Your quick, accurate introductory guide to blockchain.
There’s a lot of discussion about blockchain at the moment, on many different platforms and from all industries. It has been hailed as a ‘quantum leap forward’, while others take a more negative view on what its impact will be; however the consensus is that its impact will be huge.
Despite all the attention that blockchain has been getting, there remains a large amount of confusion over what this ‘blockchain’ really is, and how it actually works. In this article I’ll answer each of the following questions:
- What is ‘blockchain’?
- How does blockchain actually work?
- Is blockchain the same thing as Bitcoin? (Hint: no)
- What are the different types of blockchain? How do they differ?
- Why do we care so much about blockchain?
What is ‘blockchain’?
It’s simple really: a blockchain is just a place where records are stored. For example, each record could be a monetary transaction — ‘Alice sent 3 coins to Bob’. The records are stored in such a way that they are ‘immutable’ — no one can maliciously edit them without being detected.
In most computer systems nowadays, records are stored in databases. These databases have rules outlining what information can be stored in each record, and further rules that specify the personnel and programs that are authorised to view and update the data stored. Blockchain works in the exact same way: there are rules laid out as to what information can be stored in each record, and then further rules specifying how this data is to be updated.
The two main differences between a blockchain and the ‘normal’ methods of data storage are:
- How the records are structured in storage, and
- The way that updates and additions to the data occur
These differences combined are what makes the records immutable — they will be explained below.
How does blockchain actually work?
The records in a blockchain are grouped into ‘blocks’. Each of the blocks holds some number, n, of records in the database. Every time n new records have been created, they are grouped together into a single block to be added as the newest block in the chain.
The way that these blocks are then chained together is using a special method called hashing. A function takes in a block, does some crazy merkle and hashing maths that you don’t need to understand just yet, and produces an output called a hash. It can be helpful to see this hash as a short summary of the block — changing the block even a tiny bit will change the hash that is produced. The hash of each block is then stored at the beginning of the next block in the chain. This effectively chains the blocks together, and means that no one can maliciously edit block x (as the hash of block x that’s stored at the beginning of block x+1 will no longer match up).
This data structure could be used to replace an existing database, allowing only a central company to add the updates to the end of the chain. For example, a bank could use a blockchain to store records of all monetary transactions to ensure the records cannot be changed. However, it is possible (and commonplace) to implement a blockchain in a ‘decentralised’ way, removing this central authority, and allowing the updates to be controlled by a larger group of individuals — thereby removing (at least some of) the power the central organisation holds.
The decentralised use of a blockchain can work as follows:
- A large group of individuals each store a copy of the blockchain
- Each new record to be added to the chain is broadcast to the group
- Once enough new records have been created, a group member proposes a new block, B, to the group
- Each member of the group separately decides whether B should be added to their copy of the blockchain.

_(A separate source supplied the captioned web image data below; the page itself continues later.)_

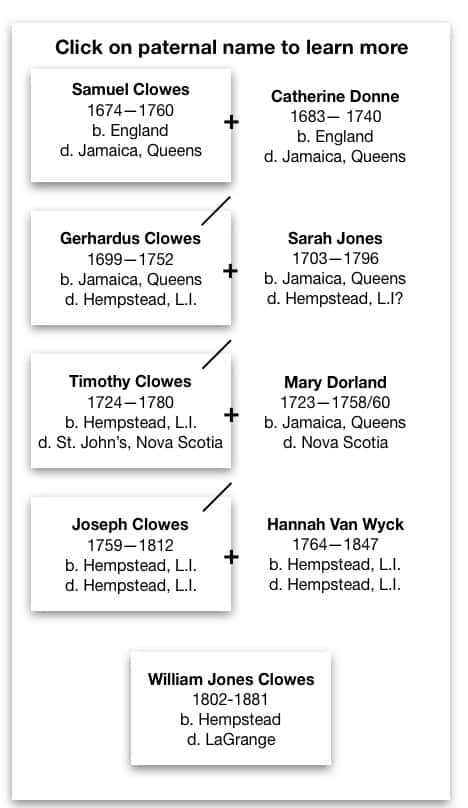 Click on paternal ancestor's name to learn more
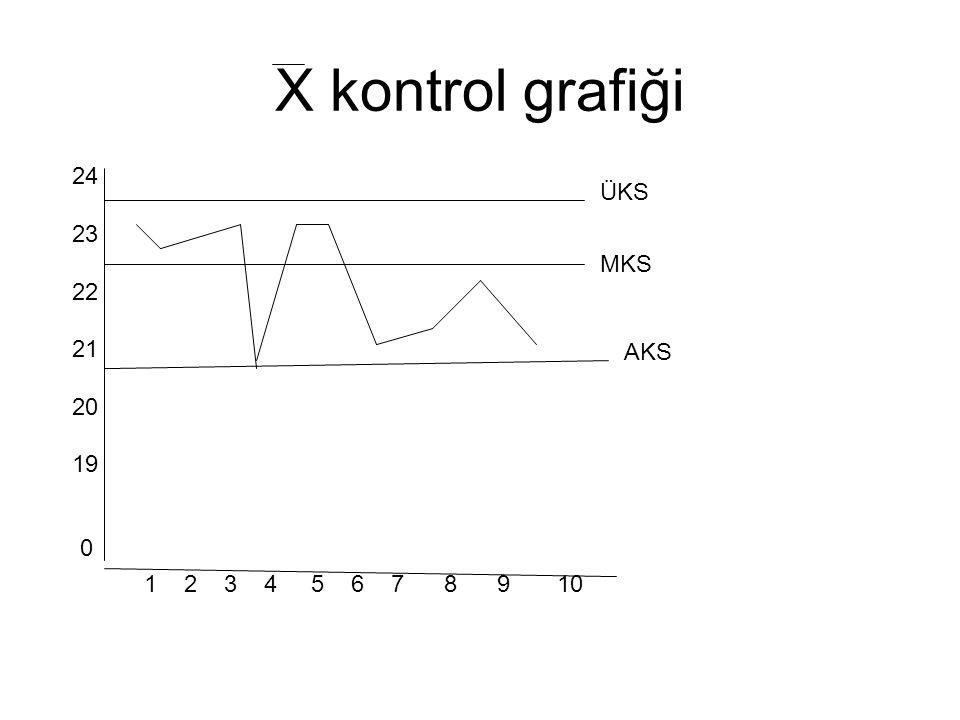 X kontrol grafiği 24. 23. 22. 21. 20. 19.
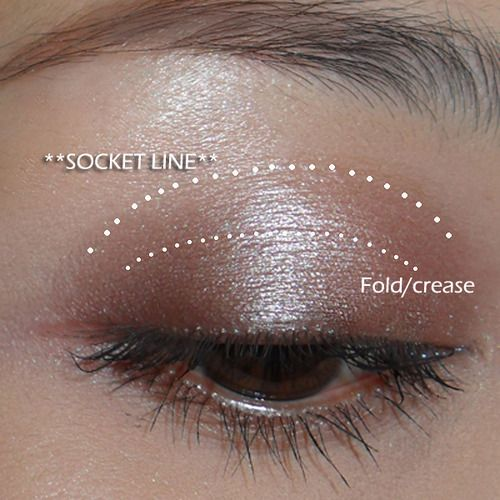 how to carry open eyeshadow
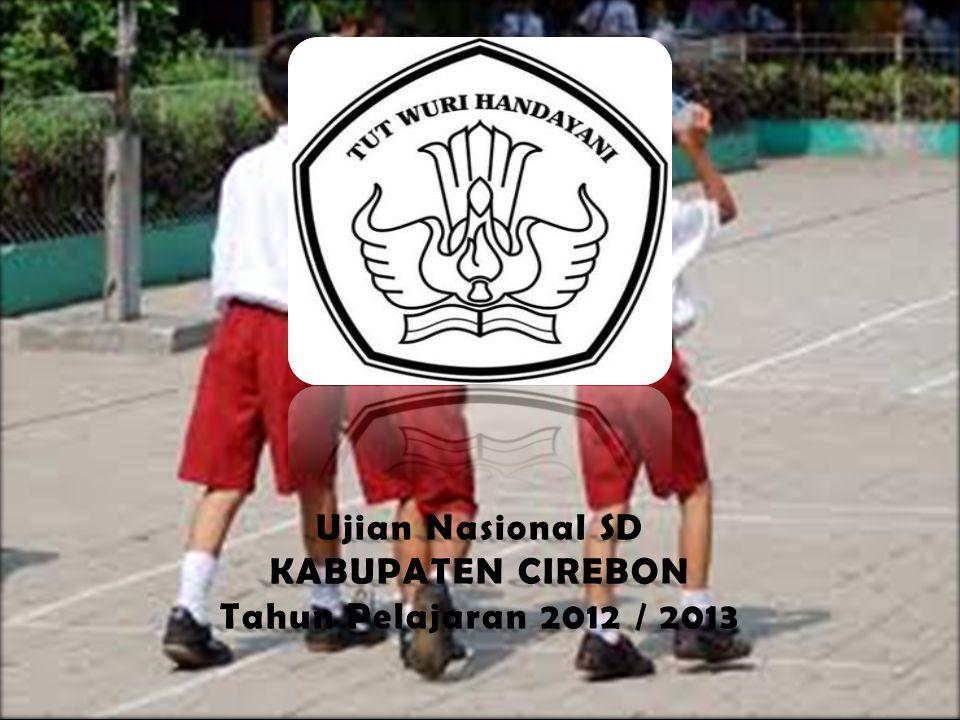 Ujian Nasional SD KABUPATEN CIREBON Tahun Pelajaran 2012 / 2013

If a record within B is considered incorrect for any reason, then B can be rejected.
- If the majority of the group accept B, then it is added to the chain. If the majority of the group reject B, it is not.
The process of each group member checking the new block tends to be automated by a computer program that checks the validity of the block. For example, if ‘Alice sends 3 coins to Bob’ is a transaction within B, but Alice doesn’t own 3 coins, then the transaction is automatically noted as invalid and B is rejected.
This ‘group’ of individuals could be the entire network of individuals who use the system in question — or could be a smaller group. The larger the group, the more decentralised the network is considered.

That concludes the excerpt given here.